強風のため積雪量が少なく、雪解けが5月初旬と早い場所は、風衝地群落と呼ばれるような乾燥地に見られる草本が多かった。風衝地群落には、中央アルプス固有種で絶滅危惧種でもあるヒメウスユキソウやコケコゴメグサが見られ、この地域独自の群落が成立している場所であった。

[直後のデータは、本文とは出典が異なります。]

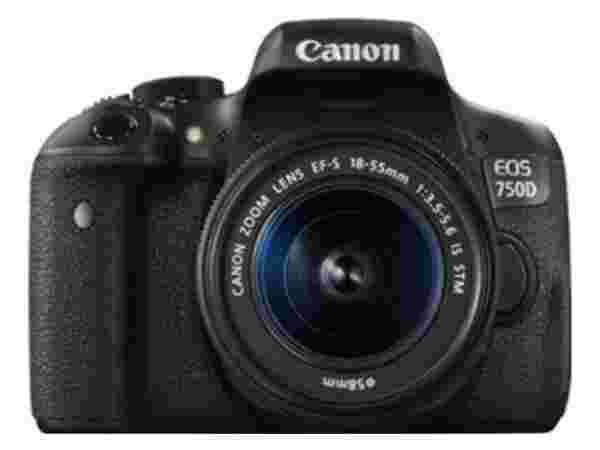 Canon EOS 750D (Kit -EF-S 18 - 55 mm IS STM) DSLR Camera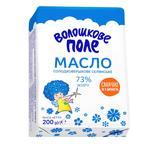 Масло Волошковое Поле Селянське сладкосливочное 73% 200г
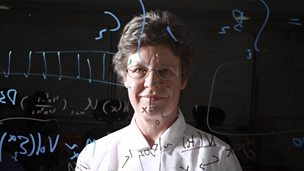 Image for Dame Jocelyn Bell Burnell - Astrophysicist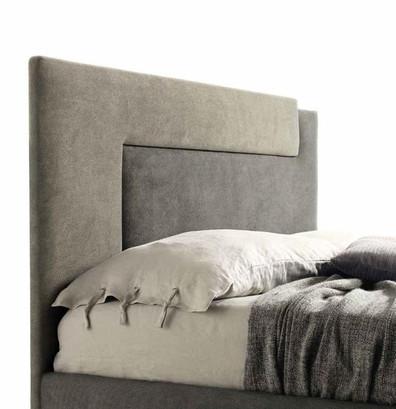 Stilfar catalogo BEDS foto (71)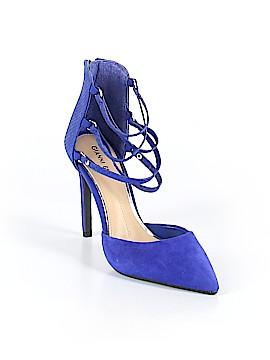 Gianni Bini Heels Size 8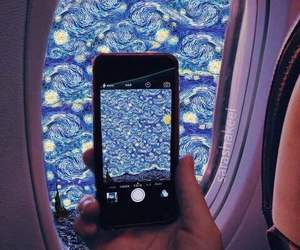 art, airplane, and blue image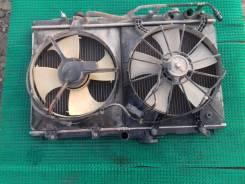 Радиатор охлаждения двигателя. Honda Avancier, TA1, TA2, TA3, TA4 Honda Inspire, UA4, UA5 Honda Saber, UA4, UA5 J25A, J32A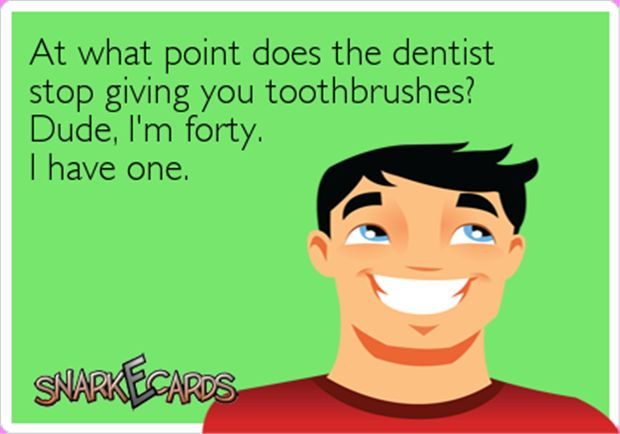 funny dentist ecard
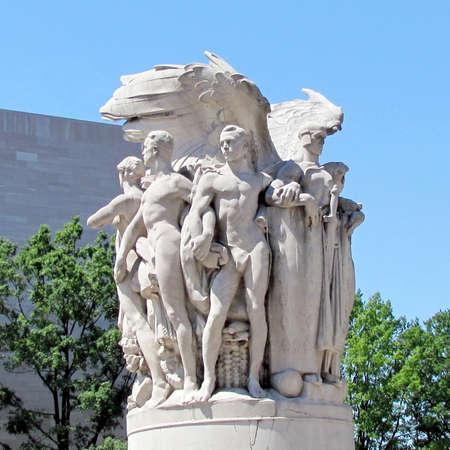 General George Gordon Meade of Gettysburg Memorial Civil War Statue in Washington DC, USA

雪解け時期が6月と中間の場所は、ハイマツ、ハクサンシャクナゲ、ガンコウランなど矮性低木が優先していた。なお、低木が優先する群落は種多様性が低い傾向があった。特にハイマツが優先すると、コケモモなど特定の種が現れ、似たような群落になる傾向があった。

③ 植生の年変化
調査区の年変化を比較するために、2つの群集間の類似度指数であるMorisita(1959)のCλ指数を算出した。2つの群集が全く同じ場合は約1、まったく異なる場合は0をとる。調査区の9 割は類似度0.9 以上で、この3 年は大きな変化が見られなかった。一方、ハイマツの出現頻度が増加している調査区があった。既往の研究で、ハイマツの年伸長量は3~6cmで前年の夏の気温と正の関係があることが報告されている(Takahashi 2003)。
今後も引き続き変化をモニタリングしていく予定である。